Review: This book is meant as a polemic against Oliver Wendell Holmes, and in particular, how his skeptical worldview can seen in his decisions.

Here's the thing: I, personally, like Holmes and actually quite admire his skeptical philosophy. So, much of what the author sees as Holmes's faults, I tend to see as his strenghts. The fact that he had no use for ideas of natural law and objective 'right answers;' the fact that he recognized (to my eyes) the reality that social life is an ongoing struggle of interest against interest; his view that rights are not naturally existing, self-evident things, but only have validity through positive law.

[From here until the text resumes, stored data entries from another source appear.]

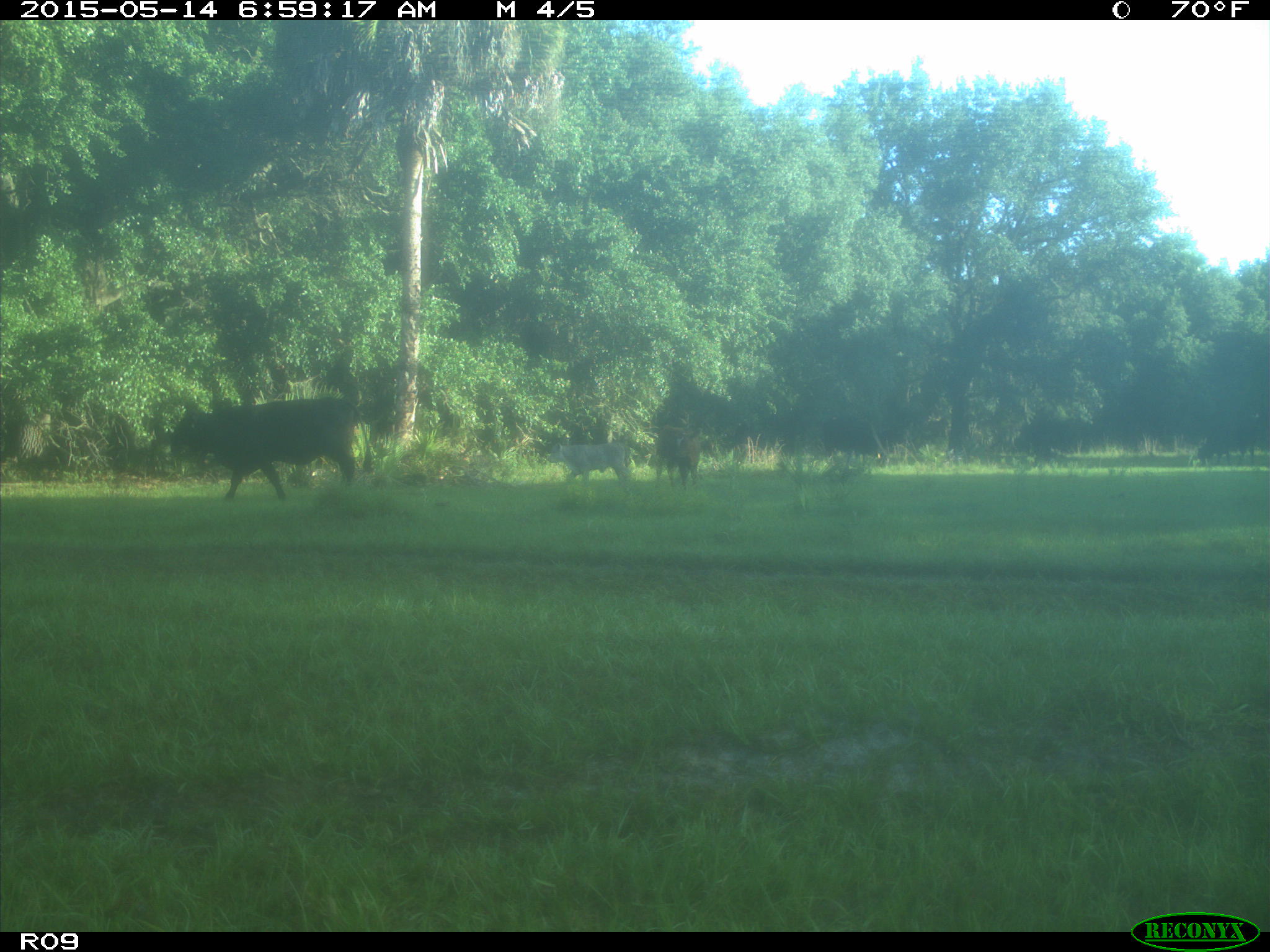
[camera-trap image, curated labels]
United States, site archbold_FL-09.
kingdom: Animalia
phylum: Chordata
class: Mammalia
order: Artiodactyla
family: Bovidae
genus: Bos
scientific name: Bos taurus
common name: domestic cow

There are two reasons I mention the chasm between what the author thought were strikes against Holmes, that I thought were points in Holmes' favor. First, this leads me to conclude that the this book 'preaches to the choir.' It will only convert the converted; if you dislike Holmes and the skeptical turn in law and society, you will like this book. If you admire Holmes and the skeptical turn he helped usher in, you will not be convinced here that you are wrong.

The second reason I bring up the above chasm between mine and the author's take, is taht he really doesn't ARGUE so much as he might do something like simply say: "Holmes was a social darwinist who didn't see a grand purpose to life..." He simply assumes that the reader will addend the sentence with a tacit: "...and those traits are disgusting." There is even a chapter called "Would you have Wanted Holmes for a Friend?" which does exactly this: it points out the traits the author thinks are ugly about Holmes, and ASSUMES without further argument that the reader will concur. "Holmes was detached from having many friendships...[and wouldn't that be just like that sour old man. Hmmph!]" For my part, I wasn't convinced.

The other criticism I have is that the last chapter - which allegedly shows that the skepticism Holmes has ushered in is still with us today - was about as close to a joke as an academic book can produce. The author goes on about teen pregnancy, the rising crime rates, and, yes, even the fact that Americans are runnning deficits. Apparently this all links back to Holmes. To say it bluntly, this chapter seemed so far afield and widely stretched that this nicely written academic book was capped off by a chapter straight out of Pat Robertson's 700 Club. Hmm...

So there you have it: the book is good in that it is well-researched, clearly written and interesting as all get out. It is also one of the few books that really explores Holmes the philosopher as much as Holmes the Justice [see also The Essential Holmes, Posner, Richard (Ed.)] But if you are not a Holmes-hater before you go into this book, you will not be when you come out - and vice versa. For all the author's research and 'expose' of Holmes' personality, philosophy, and methods, he simply ASSUMES what he is supposed to prove: that Holmes is the villian the author says he is, and that these traits are the be-all end-all they are assumed to be.